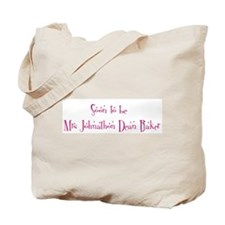 Soon to be    Mrs Johnathon D Tote Bag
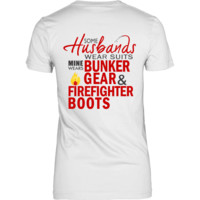 Firefighter Wife Dristrict T-Shirt V2 - Some Husbands Wear Suits Mine Wears Bunker Gear and Firefighter Boots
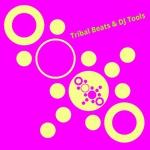 Various: Tribal Beats & DJ Tools
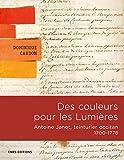 Des Couleurs pour les Lumières. Antoine Janot, teinturier occitan 1700-1778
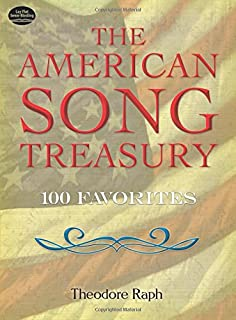 The American Song Treasury: 100 Favorites (Dover Song Collections)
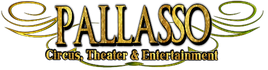 Pallasso Circus, Theater & Entertainment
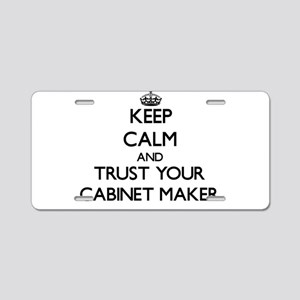 Keep Calm and Trust Your Cabinet Maker Aluminum Li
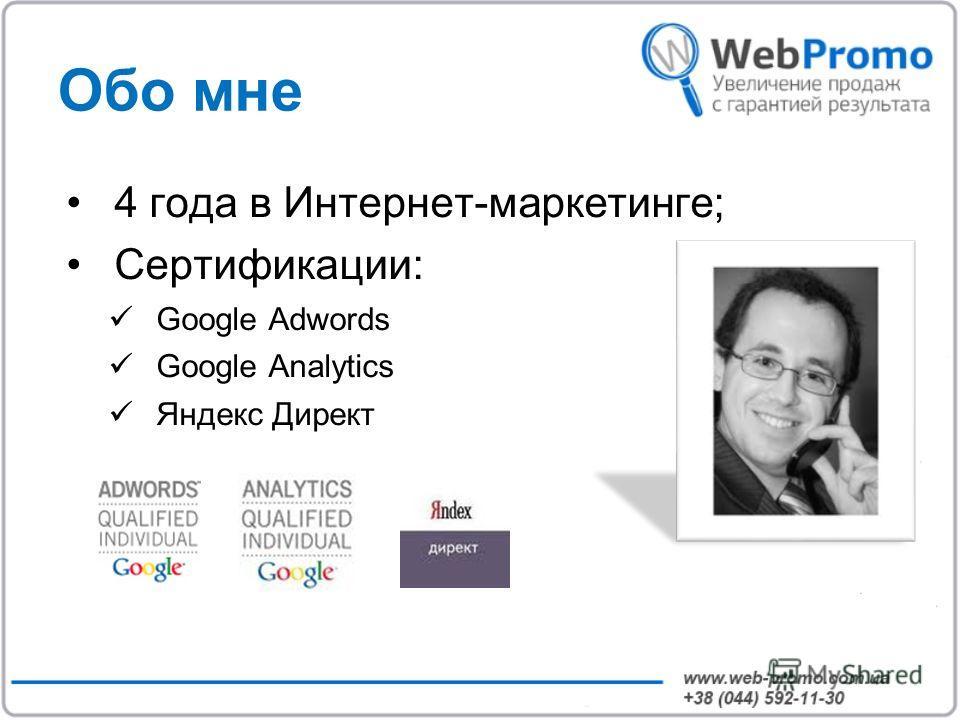 Обо мне 4 года в Интернет-маркетинге; Сертификации: Google Adwords Google Analytics Яндекс Директ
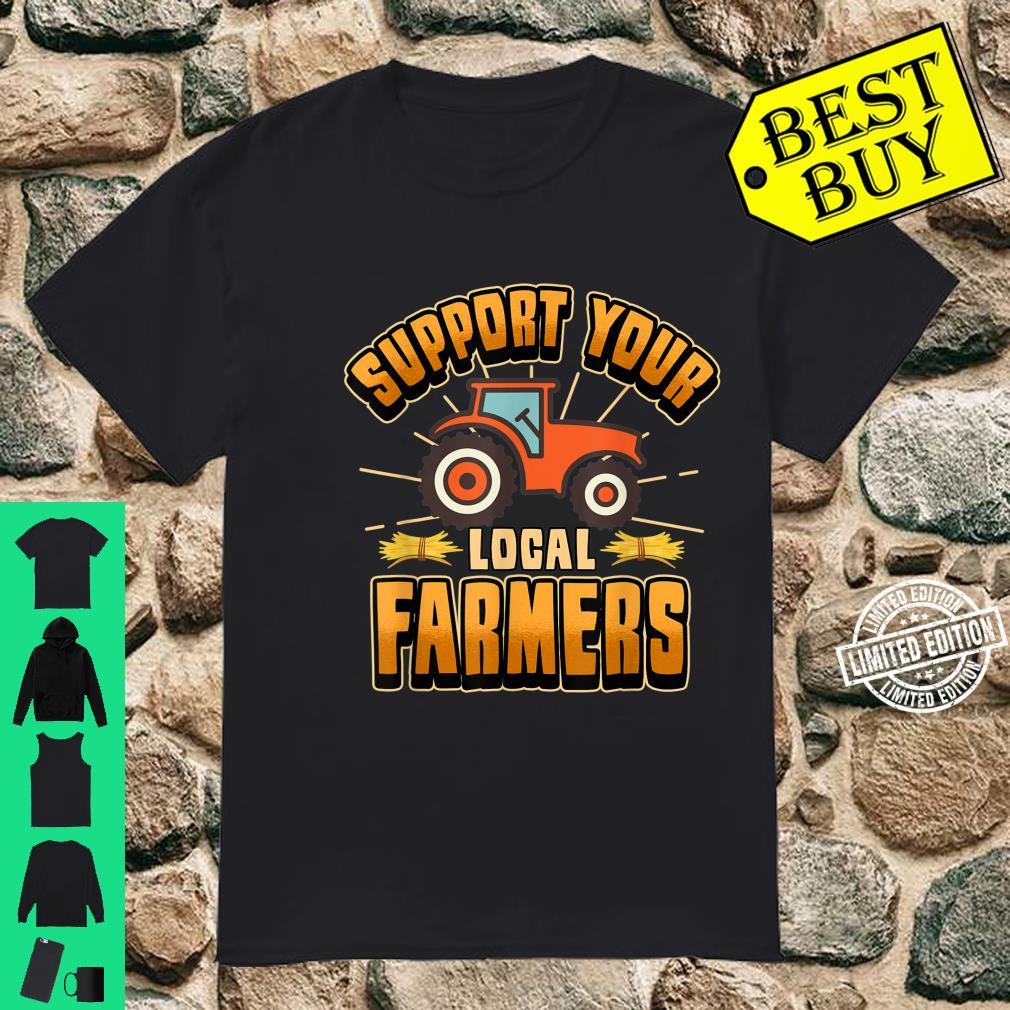 Support your local farmers farmer farm tractor Shirt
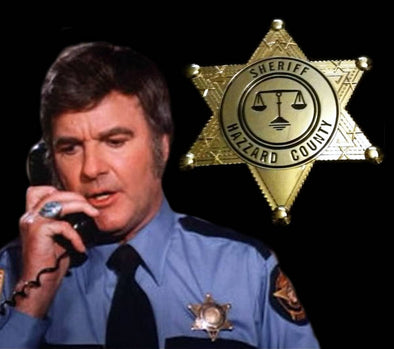 Rosco P. Coltrane Sheriff Hazzard County Badge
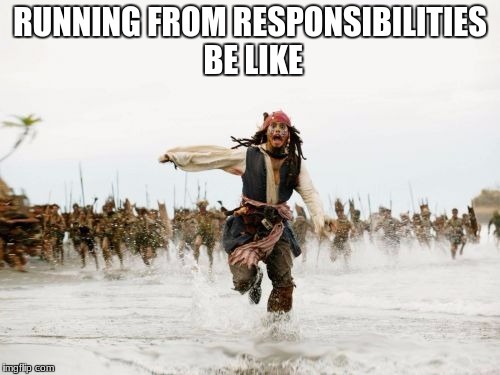 Jack Sparrow Being Chased Meme | RUNNING FROM RESPONSIBILITIES BE LIKE | image tagged in memes,jack sparrow being chased | made w/ Imgflip meme maker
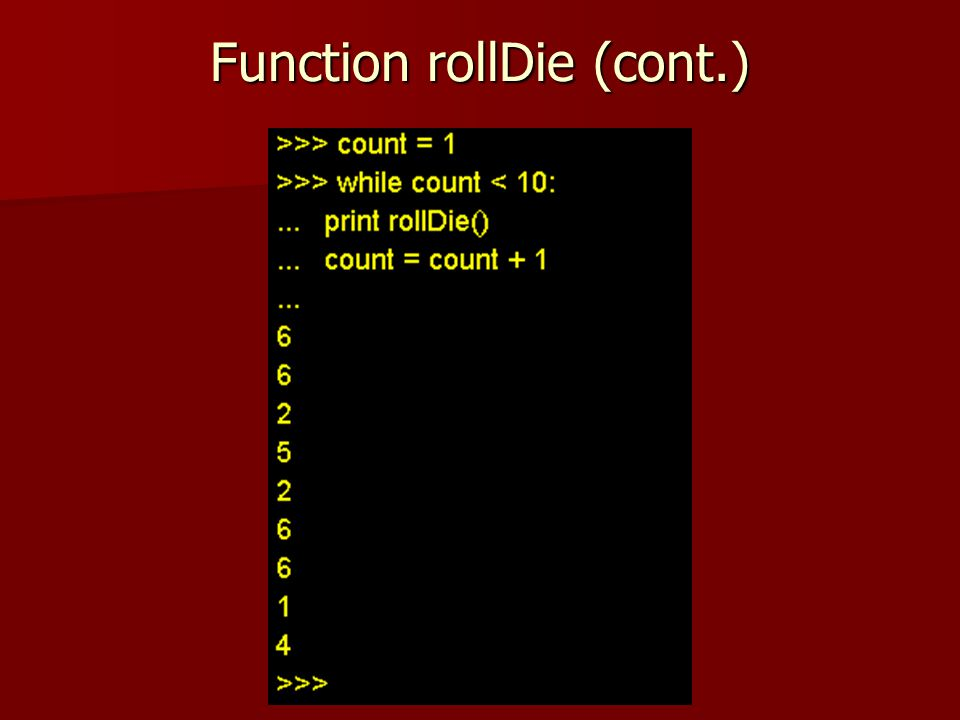 Function rollDie (cont.)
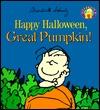 Happy Halloween, Great Pumpkin! by Charles M. Schulz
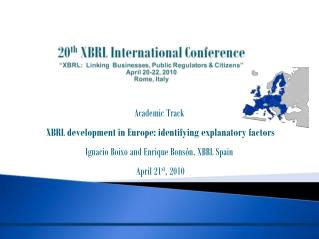 Academic Track XBRL development in Europe: identifying explanatory factors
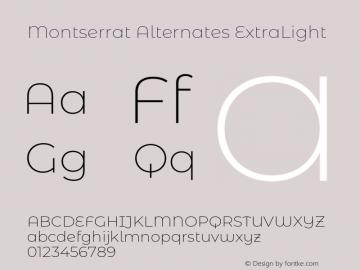 Montserrat Alternates ExtraLight Version 7.200;PS 007.200;hotconv 1.0.88;makeotf.lib2.5.64775图片样张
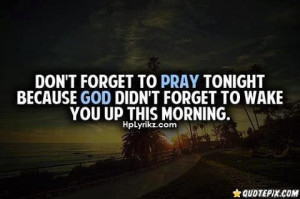 Dont forget to pray tonight because god didnt forget to wake you up ...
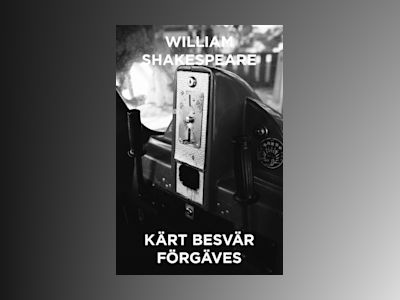 E-Bok Kärt besvär förgäves - En komedi - William Shakespeare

# # # #

# What this task involves
Transcribe exactly the lines from the one with "Academic Track XBRL" to the last line of the records, both included, so that no picture appears in the copy.

# Answer box
 Academic Track XBRL development in Europe: identifying explanatory factors
 Montserrat Alternates ExtraLight Version 7.200;PS 007.200;hotconv 1.0.88;makeotf.lib2.5.64775图片样张
 Dont forget to pray tonight because god didnt forget to wake you up ...
 E-Bok Kärt besvär förgäves - En komedi - William Shakespeare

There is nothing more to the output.